Take each line below that has "Tanzania" and copy it.

┌──

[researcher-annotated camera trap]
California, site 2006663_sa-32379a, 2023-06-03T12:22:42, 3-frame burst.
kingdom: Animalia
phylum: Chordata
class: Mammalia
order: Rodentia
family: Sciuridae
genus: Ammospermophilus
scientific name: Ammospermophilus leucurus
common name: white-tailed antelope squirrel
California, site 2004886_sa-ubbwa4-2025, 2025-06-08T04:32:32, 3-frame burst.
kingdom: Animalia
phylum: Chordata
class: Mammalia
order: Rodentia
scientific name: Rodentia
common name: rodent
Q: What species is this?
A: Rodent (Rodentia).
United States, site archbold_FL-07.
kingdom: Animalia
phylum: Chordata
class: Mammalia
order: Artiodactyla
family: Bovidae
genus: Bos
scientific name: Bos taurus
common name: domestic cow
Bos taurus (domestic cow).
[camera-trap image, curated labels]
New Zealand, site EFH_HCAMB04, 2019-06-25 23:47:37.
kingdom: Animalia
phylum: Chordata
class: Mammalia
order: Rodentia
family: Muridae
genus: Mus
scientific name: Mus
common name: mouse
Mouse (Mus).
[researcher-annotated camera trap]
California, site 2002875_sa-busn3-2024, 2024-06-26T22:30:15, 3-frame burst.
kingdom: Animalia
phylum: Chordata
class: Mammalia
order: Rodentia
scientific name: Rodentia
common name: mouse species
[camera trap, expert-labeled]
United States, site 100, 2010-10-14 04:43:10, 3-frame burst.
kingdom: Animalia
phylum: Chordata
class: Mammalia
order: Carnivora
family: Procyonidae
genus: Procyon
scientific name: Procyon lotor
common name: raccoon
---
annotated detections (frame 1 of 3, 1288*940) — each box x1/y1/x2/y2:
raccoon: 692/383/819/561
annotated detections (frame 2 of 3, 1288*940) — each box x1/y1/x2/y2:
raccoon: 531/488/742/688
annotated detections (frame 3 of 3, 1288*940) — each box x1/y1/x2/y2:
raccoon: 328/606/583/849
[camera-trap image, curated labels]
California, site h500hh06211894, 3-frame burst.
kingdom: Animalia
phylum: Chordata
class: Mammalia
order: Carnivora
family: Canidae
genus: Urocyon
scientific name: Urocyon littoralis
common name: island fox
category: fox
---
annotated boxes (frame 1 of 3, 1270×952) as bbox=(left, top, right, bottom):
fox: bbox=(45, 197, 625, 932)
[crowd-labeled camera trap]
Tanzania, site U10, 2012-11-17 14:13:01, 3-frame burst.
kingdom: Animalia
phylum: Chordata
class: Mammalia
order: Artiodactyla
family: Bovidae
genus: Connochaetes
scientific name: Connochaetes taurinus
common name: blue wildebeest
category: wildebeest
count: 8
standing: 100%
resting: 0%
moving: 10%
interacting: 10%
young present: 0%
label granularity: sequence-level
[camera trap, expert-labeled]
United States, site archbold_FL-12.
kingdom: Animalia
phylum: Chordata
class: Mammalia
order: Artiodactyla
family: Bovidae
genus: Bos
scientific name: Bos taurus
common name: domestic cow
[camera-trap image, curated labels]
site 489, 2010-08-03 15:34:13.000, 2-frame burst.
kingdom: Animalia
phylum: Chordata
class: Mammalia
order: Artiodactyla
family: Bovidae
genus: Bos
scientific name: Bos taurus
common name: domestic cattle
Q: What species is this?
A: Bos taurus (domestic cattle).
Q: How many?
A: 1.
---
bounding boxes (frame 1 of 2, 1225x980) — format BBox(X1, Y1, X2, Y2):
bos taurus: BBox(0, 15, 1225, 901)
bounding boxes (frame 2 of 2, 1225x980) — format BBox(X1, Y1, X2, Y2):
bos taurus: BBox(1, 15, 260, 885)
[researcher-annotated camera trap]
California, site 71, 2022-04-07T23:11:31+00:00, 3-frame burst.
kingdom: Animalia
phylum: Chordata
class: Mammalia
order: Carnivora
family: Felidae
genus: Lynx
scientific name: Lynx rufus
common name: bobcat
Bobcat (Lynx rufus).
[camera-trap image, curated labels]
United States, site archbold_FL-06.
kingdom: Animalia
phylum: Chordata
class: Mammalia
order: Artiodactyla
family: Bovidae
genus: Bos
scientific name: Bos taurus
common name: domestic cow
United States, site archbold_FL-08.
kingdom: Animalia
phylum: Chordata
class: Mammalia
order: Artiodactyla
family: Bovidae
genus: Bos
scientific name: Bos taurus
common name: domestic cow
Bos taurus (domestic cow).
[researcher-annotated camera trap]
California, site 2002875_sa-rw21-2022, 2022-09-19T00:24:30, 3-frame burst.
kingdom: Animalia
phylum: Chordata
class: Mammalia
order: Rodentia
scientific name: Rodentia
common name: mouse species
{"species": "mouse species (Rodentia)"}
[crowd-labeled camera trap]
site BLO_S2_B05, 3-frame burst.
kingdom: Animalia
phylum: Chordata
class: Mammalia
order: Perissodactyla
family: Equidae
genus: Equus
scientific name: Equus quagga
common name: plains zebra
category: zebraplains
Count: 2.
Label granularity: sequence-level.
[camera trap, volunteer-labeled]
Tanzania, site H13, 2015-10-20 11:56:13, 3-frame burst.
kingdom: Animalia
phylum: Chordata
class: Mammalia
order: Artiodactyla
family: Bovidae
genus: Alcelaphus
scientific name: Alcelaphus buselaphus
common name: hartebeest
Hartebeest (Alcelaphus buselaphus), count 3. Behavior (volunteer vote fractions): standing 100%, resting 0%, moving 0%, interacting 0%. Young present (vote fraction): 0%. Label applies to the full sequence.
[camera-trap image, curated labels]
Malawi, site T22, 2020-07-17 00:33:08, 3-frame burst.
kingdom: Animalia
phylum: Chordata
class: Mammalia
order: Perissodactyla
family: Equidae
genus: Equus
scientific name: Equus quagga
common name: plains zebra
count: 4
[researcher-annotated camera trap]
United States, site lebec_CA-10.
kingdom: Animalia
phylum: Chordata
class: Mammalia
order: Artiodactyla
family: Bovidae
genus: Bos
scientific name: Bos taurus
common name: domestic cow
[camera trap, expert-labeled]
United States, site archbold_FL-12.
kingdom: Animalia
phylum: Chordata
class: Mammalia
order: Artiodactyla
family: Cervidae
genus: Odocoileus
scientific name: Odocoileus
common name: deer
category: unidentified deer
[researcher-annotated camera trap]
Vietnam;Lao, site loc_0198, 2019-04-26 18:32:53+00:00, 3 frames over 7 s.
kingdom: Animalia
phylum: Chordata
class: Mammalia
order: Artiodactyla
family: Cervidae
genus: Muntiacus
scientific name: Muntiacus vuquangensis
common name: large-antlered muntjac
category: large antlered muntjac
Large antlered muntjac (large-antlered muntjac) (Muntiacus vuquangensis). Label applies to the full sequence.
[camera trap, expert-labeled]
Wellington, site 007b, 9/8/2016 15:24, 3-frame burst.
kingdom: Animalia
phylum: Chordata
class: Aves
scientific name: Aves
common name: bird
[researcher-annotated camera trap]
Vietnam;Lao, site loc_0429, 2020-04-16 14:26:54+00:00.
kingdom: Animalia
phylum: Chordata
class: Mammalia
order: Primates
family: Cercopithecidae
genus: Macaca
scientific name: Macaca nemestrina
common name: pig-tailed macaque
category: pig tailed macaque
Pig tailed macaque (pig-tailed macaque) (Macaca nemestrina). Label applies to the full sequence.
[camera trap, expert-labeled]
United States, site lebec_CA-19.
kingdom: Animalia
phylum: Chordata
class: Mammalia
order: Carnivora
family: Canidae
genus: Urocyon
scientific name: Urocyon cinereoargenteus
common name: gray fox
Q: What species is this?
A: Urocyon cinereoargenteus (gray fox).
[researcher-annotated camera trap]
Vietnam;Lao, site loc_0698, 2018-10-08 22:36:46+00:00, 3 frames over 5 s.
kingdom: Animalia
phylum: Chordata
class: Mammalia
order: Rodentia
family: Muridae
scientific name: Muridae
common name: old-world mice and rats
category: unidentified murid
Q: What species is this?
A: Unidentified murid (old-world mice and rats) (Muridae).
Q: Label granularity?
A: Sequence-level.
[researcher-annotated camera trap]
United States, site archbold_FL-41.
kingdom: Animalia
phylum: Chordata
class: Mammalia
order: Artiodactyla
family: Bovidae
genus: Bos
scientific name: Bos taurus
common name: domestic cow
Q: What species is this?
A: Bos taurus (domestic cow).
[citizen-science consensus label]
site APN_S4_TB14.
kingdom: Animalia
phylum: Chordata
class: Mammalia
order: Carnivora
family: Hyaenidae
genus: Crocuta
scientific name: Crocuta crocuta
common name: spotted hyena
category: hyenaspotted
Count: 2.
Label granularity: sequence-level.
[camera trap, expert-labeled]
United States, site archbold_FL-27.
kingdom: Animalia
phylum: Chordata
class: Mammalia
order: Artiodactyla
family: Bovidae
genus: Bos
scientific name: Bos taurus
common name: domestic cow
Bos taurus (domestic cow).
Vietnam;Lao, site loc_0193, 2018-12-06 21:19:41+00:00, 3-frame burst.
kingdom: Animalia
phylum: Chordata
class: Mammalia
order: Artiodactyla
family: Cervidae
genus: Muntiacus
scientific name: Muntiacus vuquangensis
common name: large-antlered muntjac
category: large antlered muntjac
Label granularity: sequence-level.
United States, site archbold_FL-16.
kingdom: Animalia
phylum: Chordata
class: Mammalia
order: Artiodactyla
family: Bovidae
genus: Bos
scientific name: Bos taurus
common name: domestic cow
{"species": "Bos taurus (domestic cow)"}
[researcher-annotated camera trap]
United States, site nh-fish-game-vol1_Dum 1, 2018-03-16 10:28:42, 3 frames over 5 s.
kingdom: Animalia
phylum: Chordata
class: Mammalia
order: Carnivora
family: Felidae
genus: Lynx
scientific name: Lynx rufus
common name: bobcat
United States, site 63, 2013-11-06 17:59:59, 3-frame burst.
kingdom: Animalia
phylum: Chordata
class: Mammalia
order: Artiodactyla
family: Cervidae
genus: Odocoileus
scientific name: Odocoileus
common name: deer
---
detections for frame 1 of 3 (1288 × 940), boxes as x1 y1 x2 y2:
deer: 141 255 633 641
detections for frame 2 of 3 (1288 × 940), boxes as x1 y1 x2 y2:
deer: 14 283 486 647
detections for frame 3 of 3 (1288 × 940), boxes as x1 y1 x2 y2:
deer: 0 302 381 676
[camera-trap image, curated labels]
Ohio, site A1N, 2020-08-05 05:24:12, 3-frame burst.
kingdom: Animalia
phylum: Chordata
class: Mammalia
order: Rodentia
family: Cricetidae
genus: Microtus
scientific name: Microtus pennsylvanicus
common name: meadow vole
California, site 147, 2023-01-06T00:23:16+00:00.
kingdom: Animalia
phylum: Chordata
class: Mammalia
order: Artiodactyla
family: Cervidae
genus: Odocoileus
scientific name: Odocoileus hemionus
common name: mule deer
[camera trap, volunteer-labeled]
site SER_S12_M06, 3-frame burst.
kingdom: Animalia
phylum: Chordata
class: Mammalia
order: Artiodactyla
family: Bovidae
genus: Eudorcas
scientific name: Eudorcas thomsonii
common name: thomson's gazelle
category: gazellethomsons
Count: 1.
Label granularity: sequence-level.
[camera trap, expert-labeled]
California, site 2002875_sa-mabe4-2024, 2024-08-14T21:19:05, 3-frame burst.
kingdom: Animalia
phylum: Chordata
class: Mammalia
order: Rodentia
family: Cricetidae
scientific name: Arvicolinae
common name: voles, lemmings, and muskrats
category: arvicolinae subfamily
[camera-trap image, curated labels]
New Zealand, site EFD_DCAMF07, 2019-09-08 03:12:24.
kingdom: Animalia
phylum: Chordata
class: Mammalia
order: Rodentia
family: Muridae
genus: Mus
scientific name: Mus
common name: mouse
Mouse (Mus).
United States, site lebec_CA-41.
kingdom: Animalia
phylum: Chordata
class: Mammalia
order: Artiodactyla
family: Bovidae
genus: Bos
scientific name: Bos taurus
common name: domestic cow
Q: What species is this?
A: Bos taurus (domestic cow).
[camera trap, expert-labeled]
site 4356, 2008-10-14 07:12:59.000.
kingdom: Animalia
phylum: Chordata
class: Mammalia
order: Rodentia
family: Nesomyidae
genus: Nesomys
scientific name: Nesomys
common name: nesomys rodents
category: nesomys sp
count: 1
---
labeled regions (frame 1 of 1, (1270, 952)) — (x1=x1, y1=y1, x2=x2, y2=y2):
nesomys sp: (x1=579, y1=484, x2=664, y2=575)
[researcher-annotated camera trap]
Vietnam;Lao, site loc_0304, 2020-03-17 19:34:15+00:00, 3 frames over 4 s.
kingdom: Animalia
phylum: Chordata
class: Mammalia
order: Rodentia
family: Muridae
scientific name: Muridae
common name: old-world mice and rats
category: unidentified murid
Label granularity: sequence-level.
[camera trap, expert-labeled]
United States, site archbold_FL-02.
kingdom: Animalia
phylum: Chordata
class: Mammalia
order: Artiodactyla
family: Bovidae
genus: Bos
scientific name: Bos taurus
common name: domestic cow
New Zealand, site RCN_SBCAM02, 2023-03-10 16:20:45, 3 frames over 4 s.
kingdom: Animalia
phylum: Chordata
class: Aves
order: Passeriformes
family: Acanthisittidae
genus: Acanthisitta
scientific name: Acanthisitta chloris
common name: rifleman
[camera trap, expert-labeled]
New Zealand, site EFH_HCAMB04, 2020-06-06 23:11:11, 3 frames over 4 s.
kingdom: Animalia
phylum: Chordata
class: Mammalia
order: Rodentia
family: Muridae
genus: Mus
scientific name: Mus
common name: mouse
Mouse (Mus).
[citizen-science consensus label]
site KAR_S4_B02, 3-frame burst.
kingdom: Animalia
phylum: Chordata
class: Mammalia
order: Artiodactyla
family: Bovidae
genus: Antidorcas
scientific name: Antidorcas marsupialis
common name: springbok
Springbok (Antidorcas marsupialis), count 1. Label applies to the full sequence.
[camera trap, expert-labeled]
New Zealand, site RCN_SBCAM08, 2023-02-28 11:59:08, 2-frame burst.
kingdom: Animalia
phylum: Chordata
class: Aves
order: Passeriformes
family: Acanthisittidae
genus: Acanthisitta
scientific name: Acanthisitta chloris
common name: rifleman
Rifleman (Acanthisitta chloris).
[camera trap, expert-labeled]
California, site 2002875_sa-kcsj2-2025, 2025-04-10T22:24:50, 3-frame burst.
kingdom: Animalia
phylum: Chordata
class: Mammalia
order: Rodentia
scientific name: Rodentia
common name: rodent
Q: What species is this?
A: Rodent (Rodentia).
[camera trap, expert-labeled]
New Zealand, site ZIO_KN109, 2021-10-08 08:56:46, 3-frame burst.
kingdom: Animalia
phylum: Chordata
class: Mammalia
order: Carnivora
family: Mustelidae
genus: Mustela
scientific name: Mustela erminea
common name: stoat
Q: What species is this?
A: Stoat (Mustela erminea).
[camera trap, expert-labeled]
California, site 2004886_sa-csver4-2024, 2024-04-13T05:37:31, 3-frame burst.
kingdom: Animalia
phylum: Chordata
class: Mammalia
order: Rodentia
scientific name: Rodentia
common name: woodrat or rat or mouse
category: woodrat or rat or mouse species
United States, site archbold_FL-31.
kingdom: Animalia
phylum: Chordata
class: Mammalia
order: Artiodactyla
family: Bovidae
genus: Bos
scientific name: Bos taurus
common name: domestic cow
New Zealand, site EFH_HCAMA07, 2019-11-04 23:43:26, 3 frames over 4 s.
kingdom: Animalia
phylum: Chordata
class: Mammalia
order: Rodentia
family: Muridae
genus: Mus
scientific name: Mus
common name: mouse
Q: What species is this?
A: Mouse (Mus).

└──

- Solution for this exercise:
Tanzania, site U10, 2012-11-17 14:13:01, 3-frame burst.
Tanzania, site H13, 2015-10-20 11:56:13, 3-frame burst.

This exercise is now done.